Fourth Quarter 2017 Financials
Revenue increased 49 percent to $149.1 million compared to the fourth quarter of 2016, including $26.9 million from acquisitions and a $5.0 million increase from the favorable effect of foreign currency translation. Excluding the impact of acquisitions and foreign currency translation, revenue was up 17 percent compared to the fourth quarter of 2016. Gross margin was 43.3 percent, including a negative 120 basis point impact from the amortization of acquired profit in inventory. Net income was $0.8 million, or $0.07 per diluted share, compared to $7.7 million, or $0.69 per diluted share, in the fourth quarter of 2016. Adjusted diluted EPS increased 65 percent to $1.14 in the fourth quarter of 2017, compared to $0.69 in the fourth quarter of 2016. Adjusted diluted EPS in the fourth quarter of 2017 excludes $0.90 of discrete tax expense, $0.15 of amortization from acquired profit in inventory and backlog, $0.02 of acquisition costs, and $0.01 of restructuring costs. The discrete tax expense relates to the impact of the U.S. tax reform legislation enacted in December 2017. The largest component relates to tax expense for the deemed repatriation of unremitted foreign earnings. This was partially offset by a tax benefit related to adjusting U.S. deferred taxes to the lower enacted tax rate.

Adjusted EBITDA increased 88 percent to $26.5 million compared to $14.1 million in the fourth quarter of 2016. Adjusted EBITDA excludes $2.3 million of amortization from acquired profit in inventory and backlog, $0.4 million of acquisition costs, and $0.2 million of restructuring costs in the fourth quarter of 2017. Cash flows from operations increased to $32.8 million compared to $16.3 million in the fourth quarter of 2016. Bookings increased 29 percent to $146.6 million compared to $113.6 million in the fourth quarter of 2016 and includes $29.6 million from acquisitions and a $4.8 million increase from the favorable effect of foreign currency translation. Excluding the impact of acquisitions and foreign currency translation, bookings decreased one percent compared to the fourth quarter of 2016.

Fiscal Year 2017 Financials 
Revenue increased 24 percent to a record $515.0 million compared to 2016, including $69.4 million from acquisitions and a $3.8 million increase from the favorable effect of foreign currency translation. Excluding the impact of acquisitions and foreign currency translation, revenue was up 7 percent compared to 2016. Gross margin was 44.9 percent, including a negative 100 basis point impact from the amortization of acquired profit in inventory. Net income was $31.1 million, or $2.75 per diluted share, compared to $32.1 million, or $2.88 per diluted share, in 2016. Adjusted diluted EPS increased 45 percent to $4.49 in 2017, compared to $3.10 in 2016. Adjusted diluted EPS in 2017 excludes $0.90 of discrete tax expense, $0.43 of amortization from acquired profit in inventory and backlog, $0.39 of acquisition costs, and $0.01 of restructuring costs. Adjusted diluted EPS in 2016 excludes $0.15 of acquisition costs, $0.12 of amortization from acquired profit in inventory and backlog, a $0.02 gain on the sale of assets, and a $0.02 benefit from discrete tax items.

(DIRECTIVE A)
Answer these questions from the financial results:
(i) What was total revenue in the fourth quarter of 2017?
(ii) What were cash flows from operations in the fourth quarter of 2017?
(iii) What was gross margin for fiscal year 2017?

(AVAILABLE RECORDS)

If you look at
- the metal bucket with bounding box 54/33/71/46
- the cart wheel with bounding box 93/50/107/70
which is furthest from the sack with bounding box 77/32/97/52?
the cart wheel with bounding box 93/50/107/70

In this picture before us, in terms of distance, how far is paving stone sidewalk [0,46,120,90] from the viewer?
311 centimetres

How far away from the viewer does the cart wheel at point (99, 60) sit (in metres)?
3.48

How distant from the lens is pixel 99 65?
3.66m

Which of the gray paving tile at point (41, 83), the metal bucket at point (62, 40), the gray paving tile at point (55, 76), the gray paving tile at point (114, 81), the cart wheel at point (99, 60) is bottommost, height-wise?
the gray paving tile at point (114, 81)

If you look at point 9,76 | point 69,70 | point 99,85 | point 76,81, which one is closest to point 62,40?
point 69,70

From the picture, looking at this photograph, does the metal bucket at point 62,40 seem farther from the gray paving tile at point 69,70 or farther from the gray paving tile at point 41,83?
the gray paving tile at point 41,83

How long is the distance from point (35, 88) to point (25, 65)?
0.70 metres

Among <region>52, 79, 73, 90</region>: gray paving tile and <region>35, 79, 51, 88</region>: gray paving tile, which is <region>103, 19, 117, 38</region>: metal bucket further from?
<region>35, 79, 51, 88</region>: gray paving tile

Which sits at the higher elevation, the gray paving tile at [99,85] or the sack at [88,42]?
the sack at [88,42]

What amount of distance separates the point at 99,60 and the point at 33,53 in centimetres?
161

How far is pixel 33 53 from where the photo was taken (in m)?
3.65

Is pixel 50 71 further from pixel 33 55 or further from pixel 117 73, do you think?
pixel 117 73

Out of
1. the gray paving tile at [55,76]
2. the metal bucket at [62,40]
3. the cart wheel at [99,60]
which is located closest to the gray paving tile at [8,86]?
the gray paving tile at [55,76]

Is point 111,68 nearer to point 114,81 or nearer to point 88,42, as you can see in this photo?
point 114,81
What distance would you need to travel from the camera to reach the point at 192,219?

(DIRECTIVE B) Rewrite the rows from the line containing "Is pixel 50" through the end of the rows, changing "nearer" to "closer" and keeping everything else the same.

(CORRECT OUTPUT A)
(i) $149.1 million
(ii) $32.8 million
(iii) 44.9 percent

(CORRECT OUTPUT B)
Is pixel 50 71 further from pixel 33 55 or further from pixel 117 73, do you think?
pixel 117 73

Out of
1. the gray paving tile at [55,76]
2. the metal bucket at [62,40]
3. the cart wheel at [99,60]
which is located closest to the gray paving tile at [8,86]?
the gray paving tile at [55,76]

Is point 111,68 closer to point 114,81 or closer to point 88,42, as you can see in this photo?
point 114,81
What distance would you need to travel from the camera to reach the point at 192,219?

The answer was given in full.